Machine Learning-Enhanced Design of Homogeneous Bifunctional Catalysts for CO2 Hydrogenation

As a global society, we face the urgent challenge of reducing CO2 emissions. In response, governmental organisations, such as the European Union, have introduced policies promoting sustainable practices and renewable energy sources. One initiative is the conversion of CO2 into valuable products, with CO2-based methanol synthesis emerging as a promising approach. Methanol serves both as a low-density fuel and a feedstock for essential chemicals. While heterogeneous catalysts are commonly used in this reaction, they necessitate harsh conditions and exhibit low selectivity. Homogeneous catalysts, in contrast, operate at milder conditions and allow for fine-tuned active sites, potentially enhancing performance. Nevertheless, conventional methods for discovering new efficient catalysts are time-consuming and costly. BIFUCCO2 aims to overcome these limitations by leveraging computational techniques to pinpoint the most promising homogeneous bifunctional catalysts for this reaction from over a million in silico designed candidates.

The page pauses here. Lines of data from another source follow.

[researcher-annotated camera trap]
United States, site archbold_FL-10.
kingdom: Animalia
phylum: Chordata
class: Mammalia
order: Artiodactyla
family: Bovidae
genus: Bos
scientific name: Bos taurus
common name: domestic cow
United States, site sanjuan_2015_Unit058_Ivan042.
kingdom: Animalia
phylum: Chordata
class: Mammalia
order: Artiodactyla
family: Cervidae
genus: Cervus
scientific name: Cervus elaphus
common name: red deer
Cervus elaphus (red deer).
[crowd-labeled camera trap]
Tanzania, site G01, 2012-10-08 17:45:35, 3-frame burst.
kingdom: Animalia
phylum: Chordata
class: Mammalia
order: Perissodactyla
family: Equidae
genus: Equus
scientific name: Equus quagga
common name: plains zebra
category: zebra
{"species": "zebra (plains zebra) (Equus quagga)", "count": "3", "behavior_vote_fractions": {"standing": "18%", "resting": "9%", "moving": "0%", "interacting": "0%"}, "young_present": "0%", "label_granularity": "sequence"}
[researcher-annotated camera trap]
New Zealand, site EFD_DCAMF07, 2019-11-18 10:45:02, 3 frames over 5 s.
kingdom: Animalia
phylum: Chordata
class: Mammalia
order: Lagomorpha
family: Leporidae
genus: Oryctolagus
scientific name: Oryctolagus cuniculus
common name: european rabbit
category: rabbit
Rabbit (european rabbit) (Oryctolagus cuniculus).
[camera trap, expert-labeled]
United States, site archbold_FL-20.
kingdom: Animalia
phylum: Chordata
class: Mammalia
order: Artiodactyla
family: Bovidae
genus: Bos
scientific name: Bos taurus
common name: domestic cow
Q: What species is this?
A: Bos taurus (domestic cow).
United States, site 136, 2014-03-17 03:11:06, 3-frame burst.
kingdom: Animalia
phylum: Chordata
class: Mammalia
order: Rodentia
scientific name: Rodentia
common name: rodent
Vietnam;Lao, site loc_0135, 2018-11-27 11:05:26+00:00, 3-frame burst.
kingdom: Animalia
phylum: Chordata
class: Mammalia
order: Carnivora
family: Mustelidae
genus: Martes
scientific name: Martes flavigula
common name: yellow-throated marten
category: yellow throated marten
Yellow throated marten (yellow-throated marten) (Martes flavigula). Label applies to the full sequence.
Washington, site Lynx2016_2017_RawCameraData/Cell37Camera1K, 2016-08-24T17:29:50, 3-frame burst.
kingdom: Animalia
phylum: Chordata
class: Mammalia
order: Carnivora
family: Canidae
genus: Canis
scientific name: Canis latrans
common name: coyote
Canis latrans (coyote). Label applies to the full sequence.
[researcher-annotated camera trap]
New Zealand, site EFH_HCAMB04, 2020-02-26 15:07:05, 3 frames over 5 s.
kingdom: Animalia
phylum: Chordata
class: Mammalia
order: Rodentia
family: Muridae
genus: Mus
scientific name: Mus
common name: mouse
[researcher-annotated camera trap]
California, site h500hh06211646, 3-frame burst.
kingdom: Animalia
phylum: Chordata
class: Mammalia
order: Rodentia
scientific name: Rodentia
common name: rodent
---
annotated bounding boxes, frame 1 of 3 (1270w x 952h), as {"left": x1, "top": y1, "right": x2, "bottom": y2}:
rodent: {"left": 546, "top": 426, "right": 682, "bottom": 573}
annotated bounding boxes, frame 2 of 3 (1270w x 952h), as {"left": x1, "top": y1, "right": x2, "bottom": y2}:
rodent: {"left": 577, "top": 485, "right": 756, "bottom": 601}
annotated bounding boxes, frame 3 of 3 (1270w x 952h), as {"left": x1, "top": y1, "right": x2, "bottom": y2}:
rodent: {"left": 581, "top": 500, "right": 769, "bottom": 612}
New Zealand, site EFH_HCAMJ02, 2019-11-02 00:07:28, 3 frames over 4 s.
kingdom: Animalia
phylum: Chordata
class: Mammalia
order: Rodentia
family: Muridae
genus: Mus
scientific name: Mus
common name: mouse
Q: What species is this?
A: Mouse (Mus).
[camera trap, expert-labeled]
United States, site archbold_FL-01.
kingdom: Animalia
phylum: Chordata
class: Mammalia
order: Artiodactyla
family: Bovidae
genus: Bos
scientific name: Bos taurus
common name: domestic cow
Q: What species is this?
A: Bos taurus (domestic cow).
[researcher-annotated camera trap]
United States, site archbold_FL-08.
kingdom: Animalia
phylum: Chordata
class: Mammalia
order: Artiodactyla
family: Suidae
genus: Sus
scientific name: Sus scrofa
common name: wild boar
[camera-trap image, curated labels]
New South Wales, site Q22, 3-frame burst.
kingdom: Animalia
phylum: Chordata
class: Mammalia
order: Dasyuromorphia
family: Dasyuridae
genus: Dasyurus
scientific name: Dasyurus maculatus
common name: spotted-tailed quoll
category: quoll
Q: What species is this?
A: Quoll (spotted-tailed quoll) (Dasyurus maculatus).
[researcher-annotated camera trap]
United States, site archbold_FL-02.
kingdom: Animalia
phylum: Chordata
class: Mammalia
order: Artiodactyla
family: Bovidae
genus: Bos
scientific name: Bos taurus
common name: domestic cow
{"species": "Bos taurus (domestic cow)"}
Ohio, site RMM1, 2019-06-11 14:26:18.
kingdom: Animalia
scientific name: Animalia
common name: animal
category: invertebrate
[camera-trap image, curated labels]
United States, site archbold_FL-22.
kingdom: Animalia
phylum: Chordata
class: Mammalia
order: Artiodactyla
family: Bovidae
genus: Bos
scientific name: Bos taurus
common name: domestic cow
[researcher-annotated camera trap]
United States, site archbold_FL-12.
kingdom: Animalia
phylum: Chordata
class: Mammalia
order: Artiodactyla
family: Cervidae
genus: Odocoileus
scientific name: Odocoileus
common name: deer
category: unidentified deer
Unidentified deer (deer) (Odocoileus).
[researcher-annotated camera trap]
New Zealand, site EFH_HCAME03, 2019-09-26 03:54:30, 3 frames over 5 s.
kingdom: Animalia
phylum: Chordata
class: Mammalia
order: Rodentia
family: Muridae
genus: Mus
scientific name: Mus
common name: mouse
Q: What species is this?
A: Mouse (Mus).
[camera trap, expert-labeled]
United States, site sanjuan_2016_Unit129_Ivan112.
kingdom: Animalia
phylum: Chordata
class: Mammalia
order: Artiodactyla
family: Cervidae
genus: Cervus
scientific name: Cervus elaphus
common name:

By implementing a machine learning (ML) workflow, the identification of the most efficient catalysts for this process will be achieved, enabling our experimental collaborators to validate the findings. The project merges the applicants knowledge in data-driven techniques, the proficiency of Res. Prof. Novas group in catalytic mechanisms (University of Oslo), the experience of Res. Prof. Balcells in ML applications (University of Oslo), and the expertise of Prof. Dr. Reiher (ETH Zrich, secondment) in chemical reaction networks, alongside contributions from experimental collaborators (Prof. Beller, LIKAT). BIFUCCO2 provides a framework for enhancing my existing research skills and acquiring novel insights from domain experts across various disciplines. The training activities during the grant period will significantly advance my professional career, consolidating my ability to lead a research group in the field of computational chemistry.